A healthcare deal would go a long way toward offsetting these negatives. Earlier this year, the governor tied his support for a new term-limits law to redistricting reform. But the Legislature couldn’t agree on how to change the way legislative and congressional districts are drawn. That Nunez can still hope for Schwarzenegger’s endorsement of Proposition 93 testifies to the governor’s enduring desire to leave a legacy of healthcare reform.

Republicans in the Legislature refuse to back any plan that would involve new taxes, which requires a two-thirds vote for passage. So Schwarzenegger and Nunez have decided to bypass the Legislature on the funding question and attempt to qualify an initiative for the November ballot that would specify how healthcare reform would be paid for.

If a plan ends up on the ballot, it would be a tough sell. All previous healthcare initiatives have been defeated.

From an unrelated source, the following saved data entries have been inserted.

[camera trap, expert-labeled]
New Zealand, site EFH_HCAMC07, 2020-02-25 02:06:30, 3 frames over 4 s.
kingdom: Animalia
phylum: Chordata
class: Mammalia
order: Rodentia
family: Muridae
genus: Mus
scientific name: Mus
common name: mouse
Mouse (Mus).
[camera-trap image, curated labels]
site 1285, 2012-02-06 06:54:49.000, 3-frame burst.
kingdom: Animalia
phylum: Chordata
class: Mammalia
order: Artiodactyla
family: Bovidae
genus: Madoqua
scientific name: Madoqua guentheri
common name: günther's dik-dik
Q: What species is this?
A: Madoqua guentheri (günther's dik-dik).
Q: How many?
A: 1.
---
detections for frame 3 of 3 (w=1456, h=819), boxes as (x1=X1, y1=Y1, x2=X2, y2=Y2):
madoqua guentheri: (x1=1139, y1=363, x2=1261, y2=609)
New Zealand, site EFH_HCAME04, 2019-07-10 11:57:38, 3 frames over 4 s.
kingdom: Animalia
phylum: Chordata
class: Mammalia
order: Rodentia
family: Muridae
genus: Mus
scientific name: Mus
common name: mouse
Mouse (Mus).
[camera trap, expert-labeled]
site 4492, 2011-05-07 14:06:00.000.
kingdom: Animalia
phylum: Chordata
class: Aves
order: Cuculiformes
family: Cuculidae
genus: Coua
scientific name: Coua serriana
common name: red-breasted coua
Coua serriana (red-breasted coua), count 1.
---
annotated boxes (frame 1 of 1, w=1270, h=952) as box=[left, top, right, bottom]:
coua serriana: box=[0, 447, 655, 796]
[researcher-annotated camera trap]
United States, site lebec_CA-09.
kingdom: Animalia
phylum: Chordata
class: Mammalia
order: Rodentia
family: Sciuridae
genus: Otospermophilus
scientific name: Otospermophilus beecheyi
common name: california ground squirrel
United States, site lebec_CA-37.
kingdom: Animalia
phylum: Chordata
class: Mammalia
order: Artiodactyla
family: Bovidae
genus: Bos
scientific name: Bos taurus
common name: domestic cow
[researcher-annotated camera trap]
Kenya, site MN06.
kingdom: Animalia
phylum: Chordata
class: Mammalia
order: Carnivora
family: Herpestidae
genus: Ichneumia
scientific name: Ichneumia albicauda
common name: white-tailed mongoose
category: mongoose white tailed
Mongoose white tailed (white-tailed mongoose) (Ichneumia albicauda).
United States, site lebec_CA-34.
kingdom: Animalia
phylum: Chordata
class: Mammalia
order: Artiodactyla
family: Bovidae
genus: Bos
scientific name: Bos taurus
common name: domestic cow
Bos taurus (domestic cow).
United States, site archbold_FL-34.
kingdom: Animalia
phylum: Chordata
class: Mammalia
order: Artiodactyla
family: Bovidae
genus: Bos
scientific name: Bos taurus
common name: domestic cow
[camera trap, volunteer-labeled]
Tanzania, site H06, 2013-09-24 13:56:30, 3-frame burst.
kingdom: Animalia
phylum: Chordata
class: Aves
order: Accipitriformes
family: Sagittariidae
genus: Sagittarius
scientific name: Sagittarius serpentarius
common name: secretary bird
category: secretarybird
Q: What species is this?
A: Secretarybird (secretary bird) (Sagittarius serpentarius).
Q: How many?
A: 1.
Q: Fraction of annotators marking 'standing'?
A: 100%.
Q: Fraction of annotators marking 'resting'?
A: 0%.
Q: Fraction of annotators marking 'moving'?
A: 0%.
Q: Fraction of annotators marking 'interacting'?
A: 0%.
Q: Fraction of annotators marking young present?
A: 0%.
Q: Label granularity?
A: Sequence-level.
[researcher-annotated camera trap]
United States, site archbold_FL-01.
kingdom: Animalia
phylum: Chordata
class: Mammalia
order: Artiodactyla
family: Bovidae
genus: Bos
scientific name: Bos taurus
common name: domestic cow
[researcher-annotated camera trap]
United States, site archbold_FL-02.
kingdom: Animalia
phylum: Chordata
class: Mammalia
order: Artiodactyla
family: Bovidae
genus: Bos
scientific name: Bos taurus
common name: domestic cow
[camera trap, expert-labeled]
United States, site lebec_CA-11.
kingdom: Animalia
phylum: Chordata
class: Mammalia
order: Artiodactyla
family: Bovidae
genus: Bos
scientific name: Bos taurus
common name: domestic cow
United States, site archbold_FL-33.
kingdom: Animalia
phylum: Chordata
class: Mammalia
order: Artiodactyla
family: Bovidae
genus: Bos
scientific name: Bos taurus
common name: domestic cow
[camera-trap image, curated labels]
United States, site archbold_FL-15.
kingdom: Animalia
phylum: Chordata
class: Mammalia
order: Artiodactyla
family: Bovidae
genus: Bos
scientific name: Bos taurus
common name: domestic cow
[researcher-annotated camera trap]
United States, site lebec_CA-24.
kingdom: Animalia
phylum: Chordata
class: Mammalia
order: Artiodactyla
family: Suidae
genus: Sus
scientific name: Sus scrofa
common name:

And with current budget forecasts for 2008 putting the revenue shortfall at $10 billion, an expensive reform plan -- some estimates put the price tag at $12 billion -- would face even more trouble. To win passage, Schwarzenegger will need help from unions and Nunez. But if Proposition 93 fails in February, the lame-duck Nunez could be ousted as speaker, losing his bully pulpit to campaign for reform. That would leave Republican Schwarzenegger as the face of a campaign relying heavily on unions and other Democratic-friendly groups while confronting stiff opposition from many business groups.

With healthcare negotiations stalled, time would seem to be running out for Nunez. Worse for the speaker, the more he inches toward the governor on a healthcare plan, the more he risks losing the financial support of unions in an initiative campaign, which would be crucial for passage. The cost of his political maneuvering may be the speakership.